His brother ate his dessert without looking at him, except to make a scornful face that made Jacques even more satisfied with himself. However, that satisfaction was brief. Glad to have found she had a manly grandson, his grandmother invited him to the kitchen to take part in cutting the hen’s throat.
She was already wearing a big blue apron and, still holding the hen’s feet in one hand, she put a deep earthenware dish on the floor, with the long kitchen knife that Uncle Ernest sharpened periodically on a long black stone, so that the blade, worn till it was very thin and narrow, was no more than a shining edge. “You go over there.” Jacques went to the designated place, across the kitchen, while the grandmother placed herself in the doorway, blocking the exit to the hen as well as to the child. His back to the sink, his [left] shoulder against the wall, he watched in horror the sure movements of the sacrificer.
The grandmother pushed the plate just into the light shed by the little kerosene lamp set on a wooden table, to the left of the doorway. She laid the animal on the floor, and, putting her knee to the ground, trapped the hen’s feet, pressed it flat with her hands to keep it from struggling, then seized the head with her left hand and pulled it back over the plate. With the razor-sharp knife she slowly cut its throat at the place where a man has his Adam’s apple, opening the wound by twisting the head while the knife cut with a dreadful sound more deeply into the cartilage, holding still the animal that was shaking all over with terrible twitches while the blood ran bright red into the white dish; and Jacques watched, his legs trembling, as if it were his own blood he felt draining away.

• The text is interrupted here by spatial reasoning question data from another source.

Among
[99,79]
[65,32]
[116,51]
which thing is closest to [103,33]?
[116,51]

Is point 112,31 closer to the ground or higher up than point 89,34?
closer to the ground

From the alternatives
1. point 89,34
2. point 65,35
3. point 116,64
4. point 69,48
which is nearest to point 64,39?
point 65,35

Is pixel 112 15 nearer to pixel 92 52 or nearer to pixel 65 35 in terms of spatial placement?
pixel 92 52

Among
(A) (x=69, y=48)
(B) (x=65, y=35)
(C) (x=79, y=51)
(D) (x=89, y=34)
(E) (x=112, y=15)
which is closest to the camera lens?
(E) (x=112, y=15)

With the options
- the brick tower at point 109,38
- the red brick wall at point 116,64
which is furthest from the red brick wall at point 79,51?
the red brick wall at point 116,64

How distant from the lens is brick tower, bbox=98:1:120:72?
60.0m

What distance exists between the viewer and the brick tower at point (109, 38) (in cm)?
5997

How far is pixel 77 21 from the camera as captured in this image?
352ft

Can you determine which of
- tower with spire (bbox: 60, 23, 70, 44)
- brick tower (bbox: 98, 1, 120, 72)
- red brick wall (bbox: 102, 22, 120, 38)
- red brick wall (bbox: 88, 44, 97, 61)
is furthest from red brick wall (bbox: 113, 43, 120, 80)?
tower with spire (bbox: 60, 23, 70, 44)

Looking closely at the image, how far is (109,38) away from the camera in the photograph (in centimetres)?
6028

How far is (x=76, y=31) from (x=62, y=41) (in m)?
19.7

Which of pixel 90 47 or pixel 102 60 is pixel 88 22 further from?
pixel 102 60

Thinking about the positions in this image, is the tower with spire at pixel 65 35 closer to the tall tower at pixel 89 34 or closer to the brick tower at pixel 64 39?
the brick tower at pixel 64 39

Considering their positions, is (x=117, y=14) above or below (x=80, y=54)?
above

“Take the dish,” the grandmother said after an interminable time. The animal was no longer bleeding. Jacques carefully placed the dish on the table, with the blood already turning dark. The grandmother tossed the hen down next to the dish; its plumage was already dim, and the round creased lid was closing over its glassy eye. Jacques stared at the motionless body, the toes of its feet drawn together and hanging limp, the crest faded and flaccid—death, in short—then he went out to the dining room.b
“Me, I can’t watch that,” his brother said with suppressed anger that first night. “It’s disgusting.”
“No, it’s not,” Jacques said uncertainly. Louis was looking at him with an expression that was both hostile and inquisitorial. And Jacques straightened up. He subdued his fear, the panic that took hold of him in the face of night and that appalling death, and he found in pride, only in pride, a will to courage that finally served as courage itself. “You’re scared, that’s all,” he said at last.